**REQUIRED ACTION**
Wherever a line holds the word "todo", copy that line from the data.

(Caption-style text data)
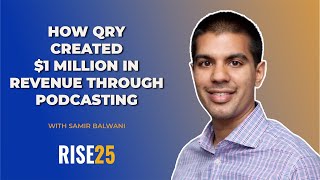 Samir Balwani on How QRY Created $1 Million in Revenue Through Podcasting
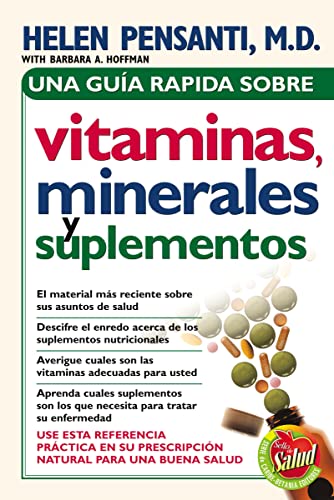 Una Guia Rapida Sobre Vitaminas Minerales Y Suplementos Helen Pensanti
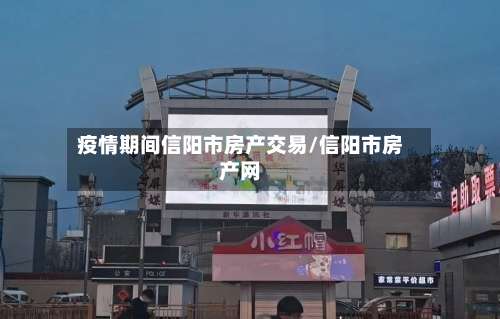 疫情期间信阳市房产交易/信阳市房产网-第1张图片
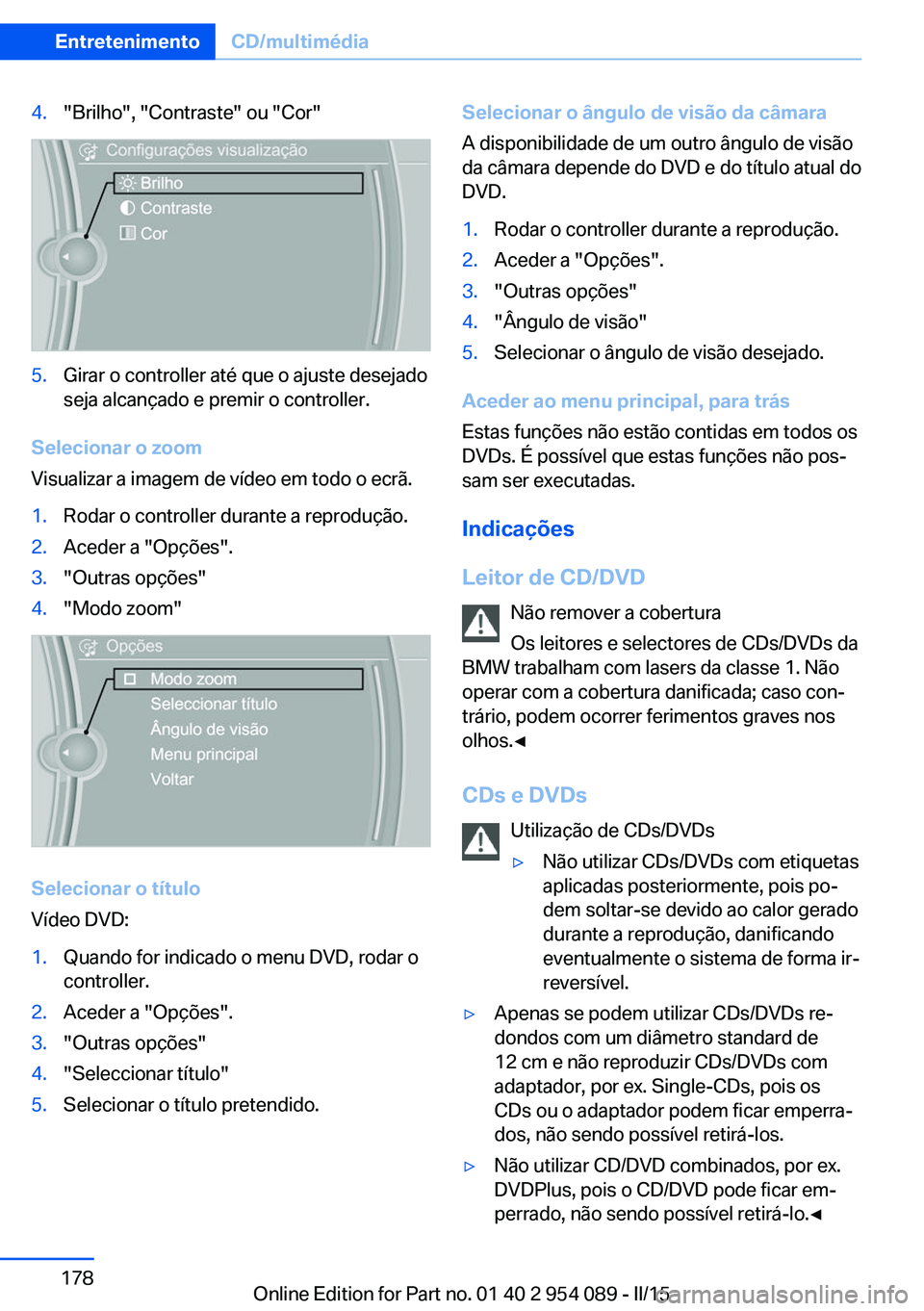 BMW Z4 2016 Manual do condutor (in Portuguese) 4."Brilho", "Contraste" ou "Cor"5.Girar o controller até que o ajuste desejado
seja alcançado e premir o controller.
Selecionar o zoom
Visualizar a imagem de vídeo em todo o BMW Z4 2016 Manual do condutor (in Portuguese) 4."Brilho", "Contraste" ou "Cor"5.Girar o controller até que o ajuste desejado
seja alcançado e premir o controller.
Selecionar o zoom
Visualizar a imagem de vídeo em todo o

**EXERCISE SOLUTION**
Visualizar a imagem de vídeo em todo o BMW Z4 2016 Manual do condutor (in Portuguese) 4."Brilho", "Contraste" ou "Cor"5.Girar o controller até que o ajuste desejado
Visualizar a imagem de vídeo em todo o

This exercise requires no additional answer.